→ Problem to solve
In the JuiceFS troubleshooting passage below, what does the word "format" at the start of the error message stand for?

→ Document passage
File system creation failure (Community Edition)

When you choose to dynamically create file system inside mount pod, i.e. running the juicefs format command, when this process fails, you'll see error logs in the CSI Node pod:

format: ERR illegal address: xxxx

The format in the error message stands for the juicefs format command. Above error usually indicates problems accessing the metadata engine, check security group configurations to ensure all Kubernetes worker nodes could access the metadata engine.

If you use a password protected Redis instance as metadata engine, you may encounter the following error:

format: NOAUTH Authentication requested.

Make sure you've specified the correct password in the metadata engine URL, as described in using Redis as metadata engine.

Performance issues

Compared to using JuiceFS directly on a host mount point, CSI Driver provides powerful functionalities but also comes with higher complexities. This section only covers issues that are specific to CSI Driver, if you suspect your problem at hand isn't related to CSI Driver, learn to debug JuiceFS itself in Community Edition and Cloud Service documentations.

Bad read performance

We'll demonstrate a typical performance issue and troubleshooting path under the CSI Driver, using a simple fio test as example.

The actual fio command involves 5 * 500MB = 2.5GB of data, reaching a not particularly satisfying result:

$ fio -directory=. \
-ioengine=mmap \
-rw=randread \
-bs=4k \
-group_reporting=1 \
-fallocate=none \
-time_based=1 \
-runtime=120 \
-name=test_file \
-nrfiles=1 \
-numjobs=5 \
-size=500MB
...
READ: bw=9896KiB/s (10.1MB/s), 9896KiB/s-9896KiB/s (10.1MB/s-10.1MB/s), io=1161MiB (1218MB), run=120167-120167msec

When encountered with performance issues, take a look at Real-time statistics, the stats during our fio test looks like:

$ juicefs stats /var/lib/juicefs/volume/pvc-xxx-xxx-xxx-xxx-xxx-xxx
------usage------ ----------fuse--------- ----meta--- -blockcache remotecache ---object--
cpu mem buf | ops lat read write| ops lat | read write| read write| get put
302% 287M 24M| 34K 0.07 139M 0 | 0 0 |7100M 0 | 0 0 | 0 0
469% 287M 29M| 23K 0.10 92M 0 | 0 0 |4513M 0 | 0 0 | 0 0
...

→ Material supplied
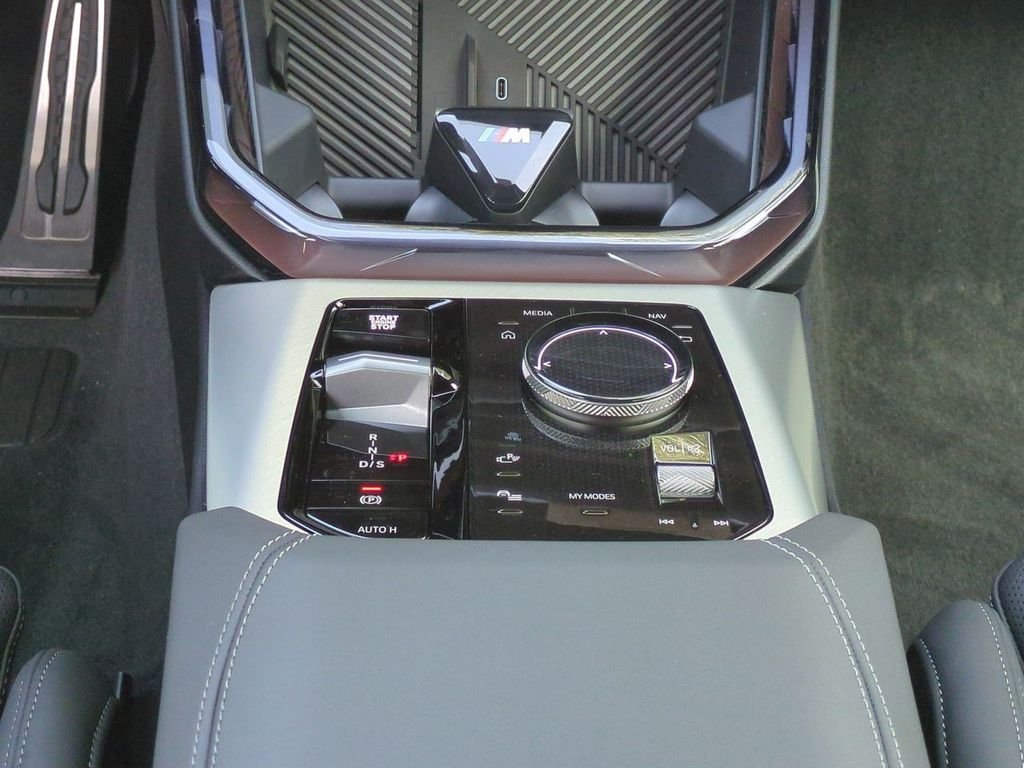 New 2026 Gray Metallic BMW 30 xDrive image 19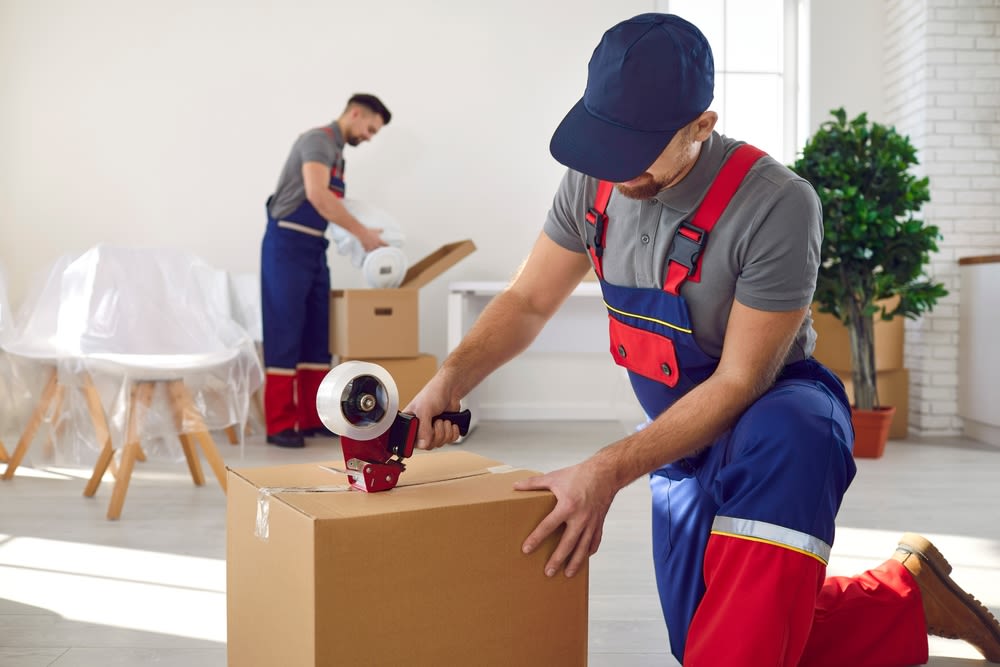 Year-End-Bargains-on-Moving-Expenses Year-End Bargains on Moving Expenses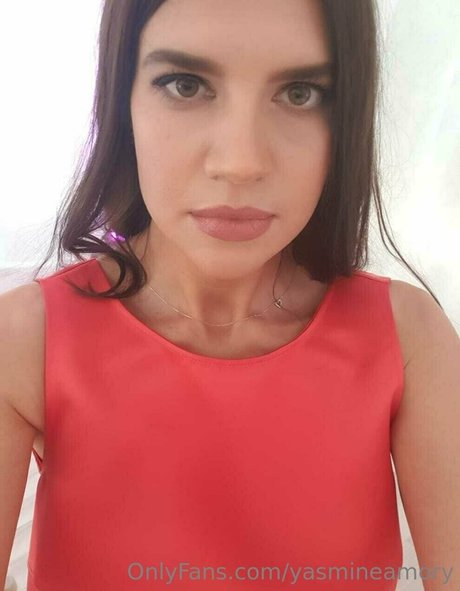 yasmineamory erotic actress pic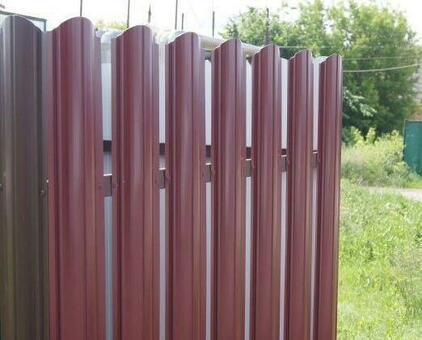 Get the best quality RAL 3005 fence slats at an affordable price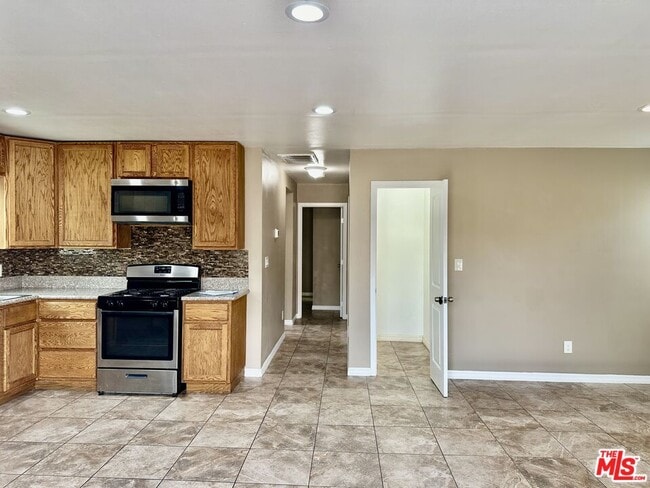 Photo - 13787 De Garmo Ave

→ Finished exercise
It stands for the juicefs format command.